L’importance de l’événement n’est pas liée au seul résultat, au seul point de la personne élue, – et Dieu sait qu’on a déjà spéculé sur ce que pourrait être cette personne, ce que représenterait son élection, les manœuvres qu’elle dissimulerait ou qu’elle provoquerait, etc. Pour mon compte, cette spéculation est accessoire tant elle reste aléatoire, et elle ne donne rien d’essentiel de la clef de cette considération qu’on doit avoir de l’événement... Je crois qu’il y a une importance et une grandeur métahistorique spécifique dans l’événement et que, par conséquent, cela signifie que bien d’autres possibilités que la seule élection et que la personnalité de la personne élue peuvent surgir, apparaître par surprise, introduire un ou des éléments tout à fait inattendus et qui étaient imprévisible par nous, susciter enfin des réactions et d’autres événements également extraordinaires.

... En d’autres temps, on aurait dit que la France a “rendez-vous avec l’histoire” ; puisque rendez-vous il y a je dirais, moi, que c’est avec la métahistoire, même si l’état extraordinairement bas de l’esprit français ne porterait pas à y croire. (Mais vous savez, l’“esprit français”, aujourd’hui, exprimée par des élites qui sont plus élites-Système que nulle part, l’“esprit français“ n’a guère de place dans cette partie où dominent des impulsions collectives auxquelles il est étranger et aveugle...) La gravité de la situation française ne doit pas être considérée pour la France seule et ses vociférations consternées sur elle-même, loin et tant s’en faut.
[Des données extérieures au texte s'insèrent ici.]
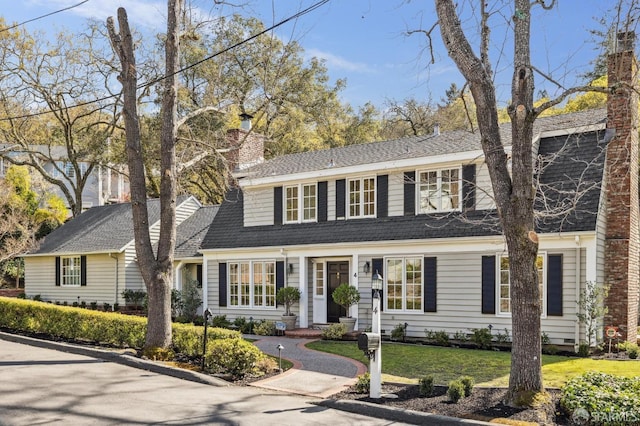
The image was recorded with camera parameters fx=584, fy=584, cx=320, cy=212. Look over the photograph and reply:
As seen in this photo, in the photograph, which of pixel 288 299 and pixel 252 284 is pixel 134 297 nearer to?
pixel 252 284

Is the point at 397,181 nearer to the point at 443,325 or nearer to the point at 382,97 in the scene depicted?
the point at 443,325

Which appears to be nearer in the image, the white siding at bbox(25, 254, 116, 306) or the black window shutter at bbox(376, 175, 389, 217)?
the black window shutter at bbox(376, 175, 389, 217)

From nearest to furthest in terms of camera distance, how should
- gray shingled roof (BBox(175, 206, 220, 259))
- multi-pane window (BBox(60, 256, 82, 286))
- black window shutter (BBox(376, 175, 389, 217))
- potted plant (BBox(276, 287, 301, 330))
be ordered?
black window shutter (BBox(376, 175, 389, 217)) < potted plant (BBox(276, 287, 301, 330)) < gray shingled roof (BBox(175, 206, 220, 259)) < multi-pane window (BBox(60, 256, 82, 286))

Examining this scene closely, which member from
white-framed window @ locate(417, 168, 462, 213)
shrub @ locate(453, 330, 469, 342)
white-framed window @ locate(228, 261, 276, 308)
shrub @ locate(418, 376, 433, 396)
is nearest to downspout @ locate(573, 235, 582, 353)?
shrub @ locate(453, 330, 469, 342)

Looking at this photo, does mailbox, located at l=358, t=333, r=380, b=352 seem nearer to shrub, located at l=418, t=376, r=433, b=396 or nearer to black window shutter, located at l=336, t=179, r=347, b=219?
shrub, located at l=418, t=376, r=433, b=396

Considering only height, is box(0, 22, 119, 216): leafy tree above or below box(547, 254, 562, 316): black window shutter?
above

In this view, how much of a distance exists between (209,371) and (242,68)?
77.8ft

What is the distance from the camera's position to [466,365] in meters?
12.2

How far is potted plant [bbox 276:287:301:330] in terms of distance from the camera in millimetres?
18266

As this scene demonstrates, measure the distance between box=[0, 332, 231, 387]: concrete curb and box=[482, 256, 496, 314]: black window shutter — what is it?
7734 mm

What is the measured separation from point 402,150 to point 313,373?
9.35 meters

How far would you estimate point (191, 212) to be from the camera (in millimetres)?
27219

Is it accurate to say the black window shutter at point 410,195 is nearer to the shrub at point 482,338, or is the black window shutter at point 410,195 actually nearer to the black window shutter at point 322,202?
the black window shutter at point 322,202

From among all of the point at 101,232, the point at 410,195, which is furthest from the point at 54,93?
the point at 410,195
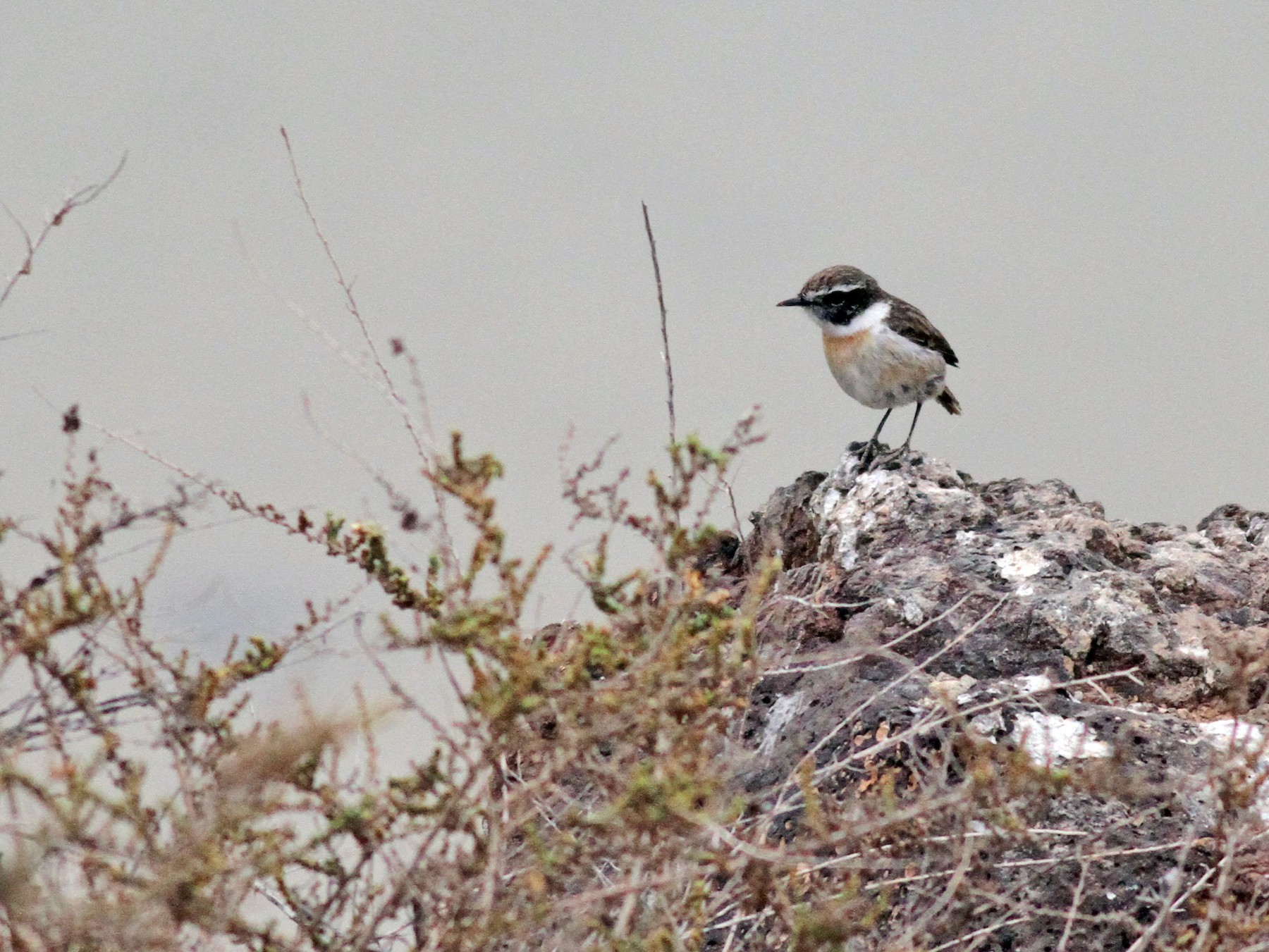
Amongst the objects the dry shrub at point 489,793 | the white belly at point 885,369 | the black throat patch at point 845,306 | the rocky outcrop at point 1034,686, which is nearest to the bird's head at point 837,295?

Sa véritable importance est que cette gravité de la situation française, que les indécrottables Français ne voient déterminée que par elle-même et pour elle-même, est en vérité directement, impérativement sinon exclusivement liée à la Grande Crise Générale de l’effondrement du Système. De ce point de vue-là, la France tient son rang et son rôle : révélatrice de la catastrophe qui la frappe et nous frappe tous.

Le paradoxe de cette situation est assez plaisant, puisqu’il est, selon les hypothèses les plus dramatiques qui font l’événement sensationnel à priori, que le Système se bat contre une possibilité qu’il juge de “repli de la France sur elle-même” (Le Pen), et qu’à cause notamment de cette bataille comme outil de la dynamique à l’œuvre, la présidentielle française s’inscrit effectivement comme un événement qui replace la France dans la dynamique la plus grondante, la plus active des relations internationales dans ce temps de crise. C’est l’hypothèse du “repli sur soi”, et surtout si cette hypothèse est rencontrée, qui fait que la France prend (reprend) une place très importante dans les affaires du monde ; ainsi va l’hypothèse à son terme sous la forme de ce paradoxe signalé plus haut, extrêmement remarquable, – la possibilité du “repli sur soi” comme manière de sortir de l’enfermement dans sa mécanique de masturbation intellectuelle interne franco-française, pour épouser ou revenir dans la situation du monde et dans son époque qui est celle, non pas du triomphe du Système mais de la Grande Crise d’effondrement du Système...
 
Note

(*) Mercouris, commentateur de grand qualité et d’influence, d’origine grecque mais parfaitement intégrée dans les milieux politiques et de la finance à Londres, et ainsi cultivant un grand nombre de contacts, s’est fait très rapidement avec son site TheDuran.com une place très importante sur l’axe de communication antiSystème entre le monde anglo-saxon et la Russie. Il a notamment parmi ses commentateurs son ami Peter Lavelle de RT, avec son émission extrêmement populaire CrossTalk (le numéro de ce 22 février, Revolt in the West, aborde justement le mouvement général de contestions antiSystème dans le bloc-BAO, avec une place importante faite aux présidentielles françaises bien entendu). C’est le deuxième article détaillé en quinze jours que Mercouris consacre à la présidentielle française, d’une manière très informée et en allant à l’essentiel de l’événement. Une cible particulière de Mercouris, c’est Macron, notamment dans la mesure de l’absurdité de la proclamation de ce candidat comme “candidat anti-Système”, selon la logique de la plus complète inversion puisqu’il est le parfait contraire de cette affirmation, comme nul ne peut en ignorer.